Thomas Jefferson

Thomas Jefferson

Born: April 13, 1743, in Shadwell, Virginia

Died: July 4, 1826, at Monticello (near Charlottesville, Virginia)

Nicknames: “Man of the People”, “Sage of Monticello”

Married: Martha Wayles Skelton (1748-1782), on January 1, 1772

Religion: No formal affiliation

Education: Graduated from College of William and Mary (1762)

Political Party: Democratic-Republican

Picture of Thomas Jefferson

Career: Lawyer; Farmer; Member of Virginia House of Burgesses, 1769-74; Member of Second Continental Congress, 1775-76; Governor of Virginia, 1779-81; Member of Third Continental Congress, 1783-85; Minister to France, 1785-89; secretary of state, 1790-93 (under Washington); Vice President, 1797-1801 (under J. Adams); President of the United States (1801-9)

Domestic Policy Highlights: Limiting government size and power, Marbury v. Madison, impeachment of Supreme Court justices

Foreign Policy Highlights: Barbary pirates, Louisiana Purchase, Embargo Acts

Biography of Thomas Jefferson

Thomas Jefferson, the author of the Declaration of Independence, spent his childhood roaming the woods and studying his books on a remote plantation in the Virginia wilderness.

Thanks to the prosperity of his father, Jefferson had an excellent education. After years in boarding school where he excelled in classical languages, Jefferson enrolled in William and Mary College in his home state of Virginia, taking classes in science, mathematics, rhetoric, philosophy, and literature.

He also studied law and by the time he was admitted to the Virginia bar in April 1767, many considered him to have one of the nation’s best legal minds.

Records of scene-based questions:
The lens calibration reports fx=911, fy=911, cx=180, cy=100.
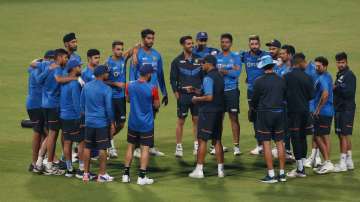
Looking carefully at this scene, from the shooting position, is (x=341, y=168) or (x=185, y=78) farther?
(x=185, y=78)

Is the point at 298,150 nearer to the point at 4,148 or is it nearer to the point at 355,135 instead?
the point at 355,135

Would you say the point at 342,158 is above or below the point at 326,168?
above

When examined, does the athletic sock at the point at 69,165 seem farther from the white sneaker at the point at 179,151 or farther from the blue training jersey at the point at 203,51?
the blue training jersey at the point at 203,51

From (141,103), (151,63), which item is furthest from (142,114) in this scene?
(151,63)

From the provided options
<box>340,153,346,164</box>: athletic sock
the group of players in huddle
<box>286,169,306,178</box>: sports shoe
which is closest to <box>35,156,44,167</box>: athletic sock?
Answer: the group of players in huddle

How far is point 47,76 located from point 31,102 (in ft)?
2.50

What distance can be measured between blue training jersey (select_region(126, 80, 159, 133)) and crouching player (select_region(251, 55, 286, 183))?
1879mm

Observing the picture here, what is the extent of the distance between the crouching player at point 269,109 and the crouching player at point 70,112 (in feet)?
10.6

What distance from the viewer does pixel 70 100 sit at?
16.8m

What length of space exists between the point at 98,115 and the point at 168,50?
50.4 ft

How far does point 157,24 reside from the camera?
3556cm

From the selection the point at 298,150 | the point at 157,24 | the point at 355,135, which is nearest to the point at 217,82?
the point at 298,150

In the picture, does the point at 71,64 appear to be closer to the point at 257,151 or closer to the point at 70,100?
the point at 70,100

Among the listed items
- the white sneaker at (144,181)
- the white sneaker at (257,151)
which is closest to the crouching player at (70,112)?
the white sneaker at (144,181)
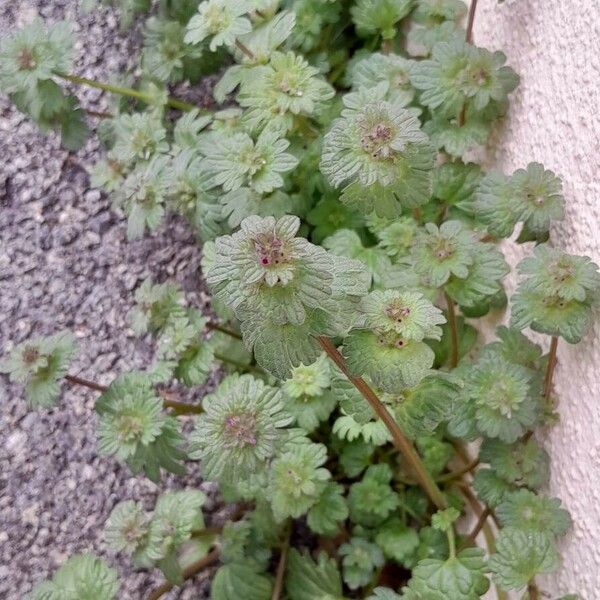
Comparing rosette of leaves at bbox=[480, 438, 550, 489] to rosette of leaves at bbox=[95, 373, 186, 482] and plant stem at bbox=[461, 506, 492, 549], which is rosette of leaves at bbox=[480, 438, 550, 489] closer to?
plant stem at bbox=[461, 506, 492, 549]

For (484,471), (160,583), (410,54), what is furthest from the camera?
(410,54)

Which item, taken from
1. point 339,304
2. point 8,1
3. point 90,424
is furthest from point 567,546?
point 8,1

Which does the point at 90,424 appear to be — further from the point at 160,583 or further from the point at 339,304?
the point at 339,304

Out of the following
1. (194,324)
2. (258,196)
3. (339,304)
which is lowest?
(194,324)

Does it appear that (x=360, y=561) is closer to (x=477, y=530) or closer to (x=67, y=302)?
(x=477, y=530)

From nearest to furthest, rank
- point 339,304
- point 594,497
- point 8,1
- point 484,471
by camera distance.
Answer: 1. point 339,304
2. point 594,497
3. point 484,471
4. point 8,1

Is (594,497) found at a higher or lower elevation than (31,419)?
higher
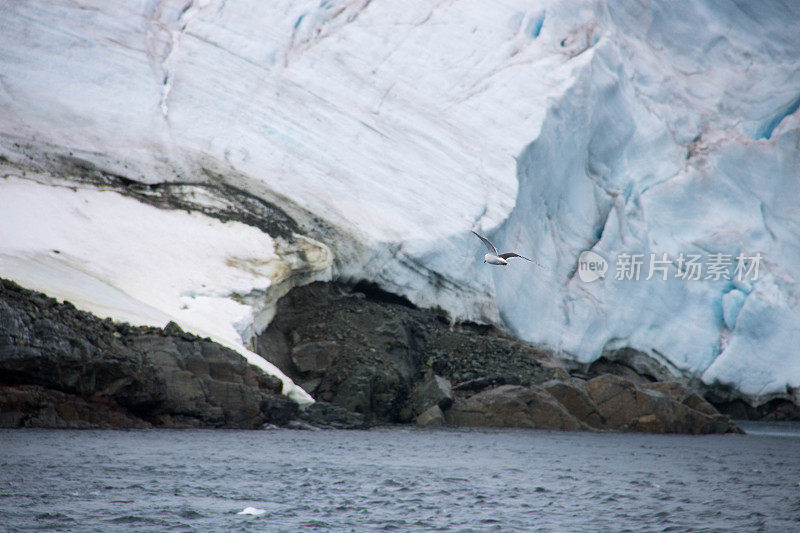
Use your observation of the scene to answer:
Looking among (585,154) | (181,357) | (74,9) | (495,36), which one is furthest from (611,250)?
(74,9)

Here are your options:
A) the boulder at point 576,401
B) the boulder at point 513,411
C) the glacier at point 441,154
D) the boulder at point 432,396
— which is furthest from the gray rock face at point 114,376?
the boulder at point 576,401

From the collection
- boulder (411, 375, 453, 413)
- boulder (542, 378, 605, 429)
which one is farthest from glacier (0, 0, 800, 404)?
boulder (542, 378, 605, 429)

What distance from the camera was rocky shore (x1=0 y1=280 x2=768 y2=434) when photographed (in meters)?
9.30

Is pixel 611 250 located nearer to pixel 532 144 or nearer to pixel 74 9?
pixel 532 144

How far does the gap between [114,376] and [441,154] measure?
1033 cm

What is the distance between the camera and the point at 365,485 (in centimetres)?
800

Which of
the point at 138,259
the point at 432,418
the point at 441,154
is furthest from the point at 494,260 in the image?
the point at 138,259

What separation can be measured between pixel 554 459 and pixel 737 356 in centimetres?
983

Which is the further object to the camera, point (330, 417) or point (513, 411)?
point (513, 411)

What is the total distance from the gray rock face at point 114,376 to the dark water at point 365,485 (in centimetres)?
37

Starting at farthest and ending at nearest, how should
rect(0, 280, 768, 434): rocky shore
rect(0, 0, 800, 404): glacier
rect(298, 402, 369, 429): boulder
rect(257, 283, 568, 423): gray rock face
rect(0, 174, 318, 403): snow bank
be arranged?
1. rect(0, 0, 800, 404): glacier
2. rect(257, 283, 568, 423): gray rock face
3. rect(298, 402, 369, 429): boulder
4. rect(0, 174, 318, 403): snow bank
5. rect(0, 280, 768, 434): rocky shore

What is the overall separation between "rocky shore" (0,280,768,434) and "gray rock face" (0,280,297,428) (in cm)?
1

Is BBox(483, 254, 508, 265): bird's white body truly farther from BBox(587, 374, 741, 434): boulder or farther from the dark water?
the dark water

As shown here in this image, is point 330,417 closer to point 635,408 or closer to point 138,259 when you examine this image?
point 138,259
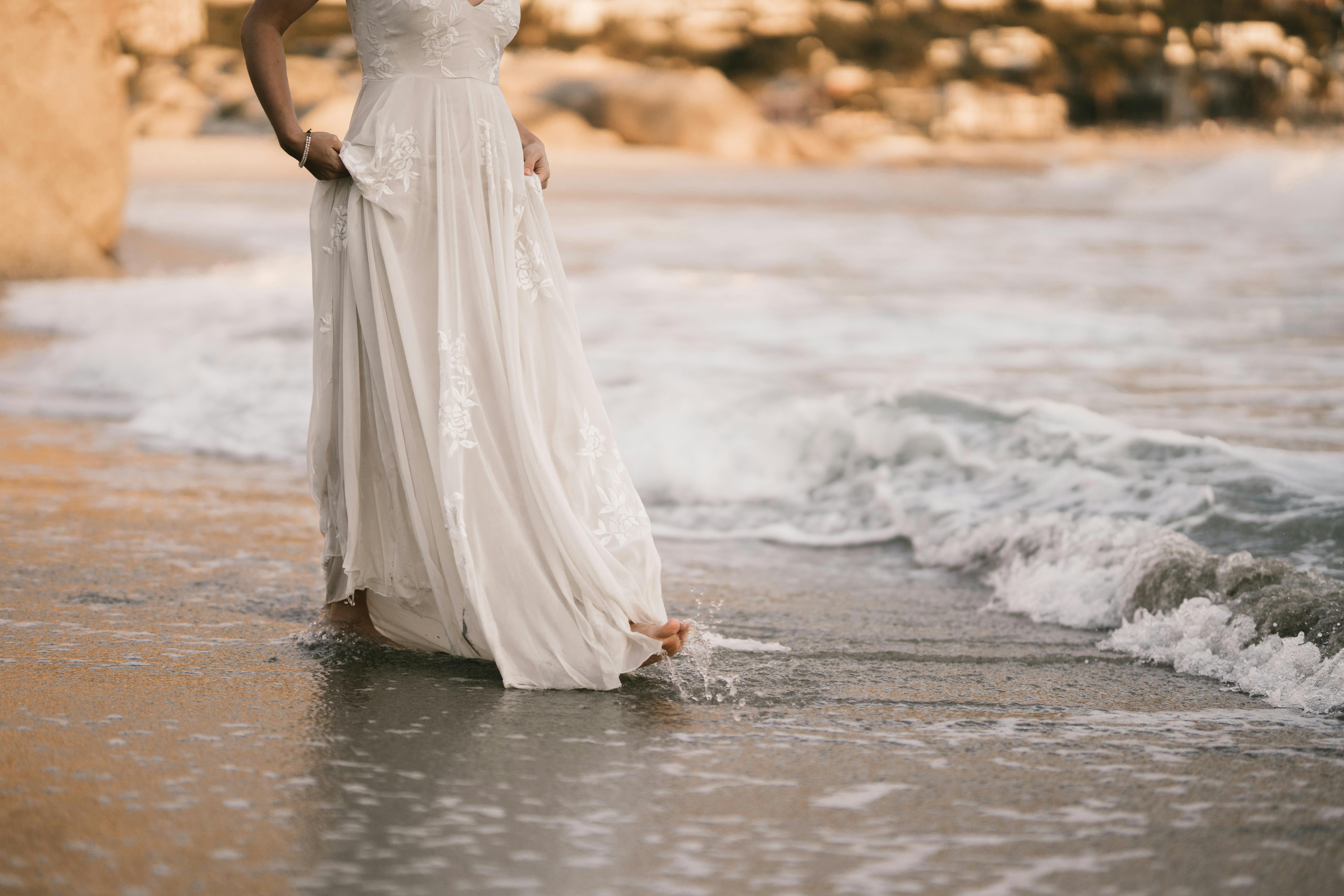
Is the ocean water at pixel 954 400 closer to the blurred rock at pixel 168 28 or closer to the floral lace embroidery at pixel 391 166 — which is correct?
the floral lace embroidery at pixel 391 166


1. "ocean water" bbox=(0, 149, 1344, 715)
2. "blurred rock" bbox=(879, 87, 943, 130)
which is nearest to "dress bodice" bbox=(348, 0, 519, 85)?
"ocean water" bbox=(0, 149, 1344, 715)

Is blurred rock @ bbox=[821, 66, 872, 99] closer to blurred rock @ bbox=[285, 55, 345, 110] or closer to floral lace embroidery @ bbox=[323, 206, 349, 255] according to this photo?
blurred rock @ bbox=[285, 55, 345, 110]

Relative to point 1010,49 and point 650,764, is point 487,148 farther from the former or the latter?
point 1010,49

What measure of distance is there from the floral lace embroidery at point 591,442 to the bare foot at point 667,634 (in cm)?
35

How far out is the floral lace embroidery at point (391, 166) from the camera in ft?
9.23

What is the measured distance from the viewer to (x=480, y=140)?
286cm

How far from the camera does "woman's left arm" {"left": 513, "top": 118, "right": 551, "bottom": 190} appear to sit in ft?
9.87

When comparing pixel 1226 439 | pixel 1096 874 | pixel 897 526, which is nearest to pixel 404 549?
pixel 1096 874

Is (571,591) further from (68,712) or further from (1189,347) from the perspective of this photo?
(1189,347)

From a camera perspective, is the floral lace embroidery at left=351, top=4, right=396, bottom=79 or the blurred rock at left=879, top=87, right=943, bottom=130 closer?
the floral lace embroidery at left=351, top=4, right=396, bottom=79

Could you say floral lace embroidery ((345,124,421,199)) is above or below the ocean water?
above

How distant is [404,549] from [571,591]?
0.38 metres

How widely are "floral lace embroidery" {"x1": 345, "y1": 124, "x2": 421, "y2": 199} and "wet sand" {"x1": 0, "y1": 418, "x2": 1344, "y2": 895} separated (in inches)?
39.7

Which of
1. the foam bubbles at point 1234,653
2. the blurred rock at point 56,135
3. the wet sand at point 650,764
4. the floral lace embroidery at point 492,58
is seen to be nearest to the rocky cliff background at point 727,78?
the blurred rock at point 56,135
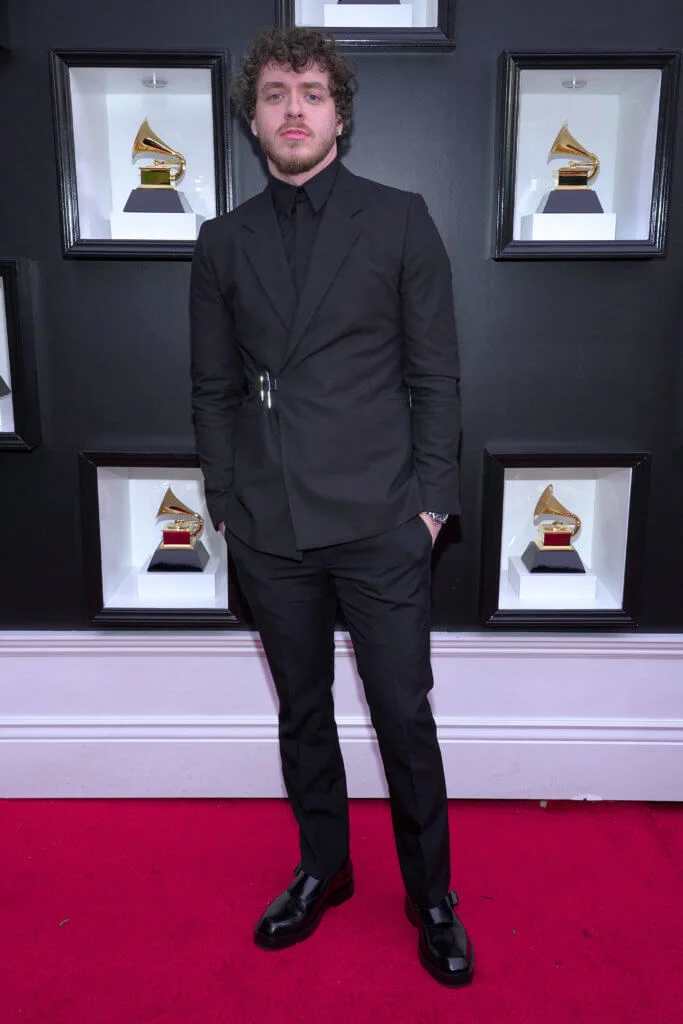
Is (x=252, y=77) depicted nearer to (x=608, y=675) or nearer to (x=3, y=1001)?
(x=608, y=675)

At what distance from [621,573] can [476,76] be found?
127 centimetres

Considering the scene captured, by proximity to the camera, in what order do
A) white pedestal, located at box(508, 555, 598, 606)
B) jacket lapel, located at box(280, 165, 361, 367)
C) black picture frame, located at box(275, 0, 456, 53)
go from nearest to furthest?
jacket lapel, located at box(280, 165, 361, 367) → black picture frame, located at box(275, 0, 456, 53) → white pedestal, located at box(508, 555, 598, 606)

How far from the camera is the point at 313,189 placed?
5.57 ft

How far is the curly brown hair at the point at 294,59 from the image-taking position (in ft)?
5.58

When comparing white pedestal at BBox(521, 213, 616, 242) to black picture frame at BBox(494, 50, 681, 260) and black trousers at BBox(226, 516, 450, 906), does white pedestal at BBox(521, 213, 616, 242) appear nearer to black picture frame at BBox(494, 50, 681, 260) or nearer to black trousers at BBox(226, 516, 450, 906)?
black picture frame at BBox(494, 50, 681, 260)

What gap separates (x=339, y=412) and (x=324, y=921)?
1.15 m

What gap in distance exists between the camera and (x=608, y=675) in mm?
2342

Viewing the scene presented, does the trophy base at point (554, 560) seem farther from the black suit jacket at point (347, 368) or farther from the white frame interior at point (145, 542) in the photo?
the white frame interior at point (145, 542)

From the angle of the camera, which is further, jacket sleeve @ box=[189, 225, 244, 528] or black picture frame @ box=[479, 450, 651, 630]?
black picture frame @ box=[479, 450, 651, 630]

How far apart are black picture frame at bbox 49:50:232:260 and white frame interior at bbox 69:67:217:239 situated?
0.05 meters

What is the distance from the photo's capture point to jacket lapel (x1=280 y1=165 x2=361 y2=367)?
165 cm

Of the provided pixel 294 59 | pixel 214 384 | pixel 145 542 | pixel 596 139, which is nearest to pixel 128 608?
pixel 145 542

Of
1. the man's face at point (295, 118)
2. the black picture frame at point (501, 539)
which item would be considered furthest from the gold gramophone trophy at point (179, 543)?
the man's face at point (295, 118)

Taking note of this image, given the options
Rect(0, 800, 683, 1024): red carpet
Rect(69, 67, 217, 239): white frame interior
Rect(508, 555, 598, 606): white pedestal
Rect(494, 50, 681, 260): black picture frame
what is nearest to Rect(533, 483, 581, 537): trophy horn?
Rect(508, 555, 598, 606): white pedestal
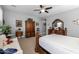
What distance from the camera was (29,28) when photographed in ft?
4.80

(TO BE DONE):
a) According to the Thomas Jefferson profile, in what month and year was Jefferson admitted to the Virginia bar?
b) Reproduce the part of the Thomas Jefferson profile starting with "Thanks to the" and going on through "best legal minds.".

(RESULTS):
a) April 1767

b)
Thanks to the prosperity of his father, Jefferson had an excellent education. After years in boarding school where he excelled in classical languages, Jefferson enrolled in William and Mary College in his home state of Virginia, taking classes in science, mathematics, rhetoric, philosophy, and literature.

He also studied law and by the time he was admitted to the Virginia bar in April 1767, many considered him to have one of the nation’s best legal minds.